Refinery workers ratify tentative agreement with Co-op Refinery

Agreement ends six months of lockout

Refinery workers ratify tentative agreement with Co-op Refinery
The new collective agreement maintains the defined benefit pension plan and the company matched employee savings plan for existing workers.

Members of workers’ union Unifor Local 594 in Regina, Sask. have ratified a tentative agreement with Co-op Refinery Complex (CRC), ending the Federated Co-operatives Limited’s (FCL) six-month lockout of 730 workers.

“This deal is about competitiveness within the refining industry and long-term sustainability. It’s about ensuring that we continue to be an economic engine and that we provide good jobs for this city and this province for generations to come,” said Gil Le Dressay, vice-president of refinery operations at CRC. “Our industry is changing and we have only begun to see how new regulatory requirements and external pressures are going to shape our industry's future. We all need to recognize that these changes are imminent. We are better off facing that future as partners as we work together to achieve our collective goals and interests.”

The new collective agreement maintains the defined benefit pension plan and the company matched employee savings plan for existing workers.
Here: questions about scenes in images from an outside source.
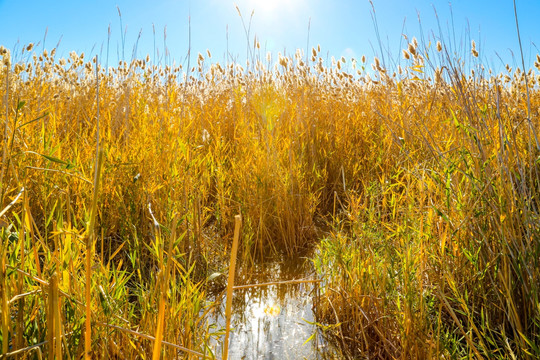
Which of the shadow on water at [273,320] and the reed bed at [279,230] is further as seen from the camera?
the shadow on water at [273,320]

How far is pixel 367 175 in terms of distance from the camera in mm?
2592

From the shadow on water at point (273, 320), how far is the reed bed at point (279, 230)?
8 centimetres

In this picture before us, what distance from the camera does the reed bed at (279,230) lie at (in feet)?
3.21

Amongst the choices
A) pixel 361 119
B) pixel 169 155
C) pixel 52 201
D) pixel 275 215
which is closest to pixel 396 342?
pixel 275 215

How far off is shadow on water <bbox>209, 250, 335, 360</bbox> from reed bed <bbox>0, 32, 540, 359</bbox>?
0.08 metres

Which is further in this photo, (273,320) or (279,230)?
(279,230)

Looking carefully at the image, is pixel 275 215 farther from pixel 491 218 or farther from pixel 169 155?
pixel 491 218

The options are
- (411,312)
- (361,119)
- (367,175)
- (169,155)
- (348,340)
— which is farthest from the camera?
(361,119)

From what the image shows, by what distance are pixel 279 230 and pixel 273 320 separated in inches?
25.9

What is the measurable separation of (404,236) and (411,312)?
342mm

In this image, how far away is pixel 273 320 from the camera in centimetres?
148

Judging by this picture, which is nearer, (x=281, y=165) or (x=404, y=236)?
(x=404, y=236)

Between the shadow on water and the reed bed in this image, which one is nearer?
the reed bed

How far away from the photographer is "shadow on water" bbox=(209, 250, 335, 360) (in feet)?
4.31
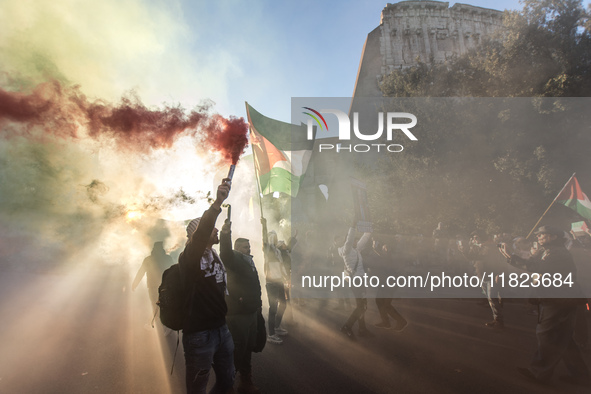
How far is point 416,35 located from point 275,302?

Wage improvements in the new collective agreement match the National Pattern.

“Our members and their bargaining committee held firm throughout a difficult, protracted and often bitter negotiation process,” said Jerry Dias, Unifor national president. “In the end, we were successful in protecting their retirement security and in achieving the national wage pattern but this result could have been reached far earlier if the mediator recommendations had been enforced by Premier Scott Moe.”

Union members will return to work over the coming weeks in accordance with the new contract’s Return-to-Work Agreement.
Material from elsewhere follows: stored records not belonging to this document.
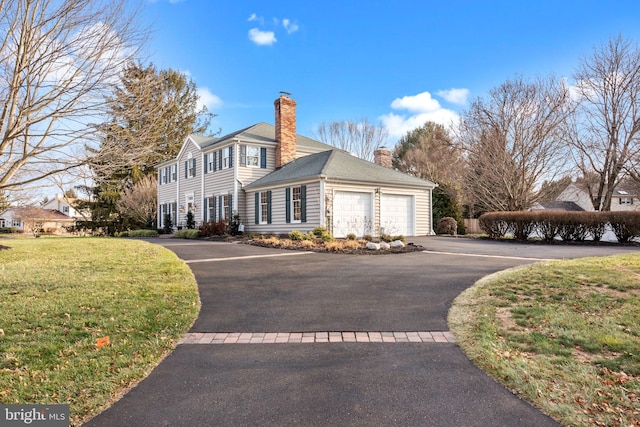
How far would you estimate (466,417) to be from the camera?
2.59 meters

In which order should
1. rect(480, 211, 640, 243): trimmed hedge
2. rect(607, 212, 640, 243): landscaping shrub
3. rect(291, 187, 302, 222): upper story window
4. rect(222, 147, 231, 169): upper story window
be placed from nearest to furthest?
rect(607, 212, 640, 243): landscaping shrub → rect(480, 211, 640, 243): trimmed hedge → rect(291, 187, 302, 222): upper story window → rect(222, 147, 231, 169): upper story window

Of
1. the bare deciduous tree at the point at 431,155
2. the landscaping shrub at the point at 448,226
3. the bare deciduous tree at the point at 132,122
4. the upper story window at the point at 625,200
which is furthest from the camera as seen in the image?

“We didn't seek this work stoppage. Now that it's finally been resolved our members are looking forward to returning to their jobs and getting back to work,” said Kevin Bittman, Unifor Local 594 president. “This was the first, and hopefully last, work stoppage in our local's 78 years of faithfully providing the Co-op Refinery with our dedicated labour. It will be hard going back into the workplace for some of us, but we will do it with our heads held high because we stood in solidarity for one another. This has been the toughest period in our history, but we will be stronger because of it.”

“We are sincerely pleased that our employees are returning to work after more than six months off the job,” said Le Dressay. “This labour disruption was a difficult period in our history, but I believe that we will emerge from this a stronger team and organization. The Union has been our partner in fuelling Western Canada for more than 75 years, and they will be our partner for generations into the future.”